FRAGMENTO DEL ARTÍCULO>
※

Opinión
Echar las cuentas
Tengo una frase motivacional mejor que la de Jobs: nuestro tiempo es limitado, no lo malgastemos viviendo las vidas que los empresarios quieren que vivamos.
Las oficinas están en el centro de Valencia, en una de las zonas más caras de la ciudad. Una secretaria me pregunta mi nombre y me invita a sentarme en un sofá del vestíbulo. Todo tiene aspecto funcional y caro, el tipo de decoración que le gustaría a alguien que habla de restaurantes con estrellas Michelín en los descansos del partido de pádel. Me han prestado una camisa y unos zapatos, pero creo que se nota que no estoy acostumbrada a vestir así. No importa, en cuanto entro al despacho le suelto el rollo que quiere oír. Le hablo de crecimiento exponencial, de mercados competitivos, de proyección de futuro. Le cuento hasta lo de la zona de confort, porque he visto que lo pone en su página web. Por teléfono ya le he contado un rollo sobre que somos una editorial joven que necesita los servicios de su consultora, pero se lo vuelvo a repetir ahora utilizando un montón de palabras como implementación y plan estratégico. Durante unos instantes me da la sensación de que todo está sonando ridículo, pero luego me acuerdo de que el fundador de la consultora se define a sí mismo como “escultor de organizaciones” en la página web. Imposible superar eso.
Llevo la conversación al tema del personal. Nuestra supuesta empresa necesita contratar y hemos pensado en la posibilidad de que fuesen becarios porque hemos oído que hay bonificaciones para ese tipo de contratos. Mi interlocutor comienza a hablar, se nota que es un tema que conoce a fondo y no se anda con rodeos. Me dice que los becarios son una buena opción para una empresa como la nuestra: no tienen sueldo, no tienen vacaciones y las universidades apenas ponen exigencias al firmar los convenios.

※

ENTRADAS SELECCIONADAS>
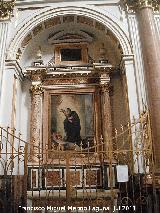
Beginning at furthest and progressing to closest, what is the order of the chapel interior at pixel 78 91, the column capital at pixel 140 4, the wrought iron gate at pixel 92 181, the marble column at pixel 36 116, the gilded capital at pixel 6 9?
the gilded capital at pixel 6 9
the column capital at pixel 140 4
the marble column at pixel 36 116
the chapel interior at pixel 78 91
the wrought iron gate at pixel 92 181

※

TAREAS PENDIENTES>
- a) Según el artículo, ¿por qué quien narra le habla al consultor de la zona de confort? Respóndelo en una a tres oraciones.
- b) Por favor, reproduce del artículo el tramo que va desde "Llevo la conversación" hasta "firmar los convenios.".

RESPUESTAS ESCRITAS>
- a) Quien narra le habla de la zona de confort porque ha visto que el consultor lo menciona en su página web. Forma parte del discurso que él quiere oír.

- b)
Llevo la conversación al tema del personal. Nuestra supuesta empresa necesita contratar y hemos pensado en la posibilidad de que fuesen becarios porque hemos oído que hay bonificaciones para ese tipo de contratos. Mi interlocutor comienza a hablar, se nota que es un tema que conoce a fondo y no se anda con rodeos. Me dice que los becarios son una buena opción para una empresa como la nuestra: no tienen sueldo, no tienen vacaciones y las universidades apenas ponen exigencias al firmar los convenios.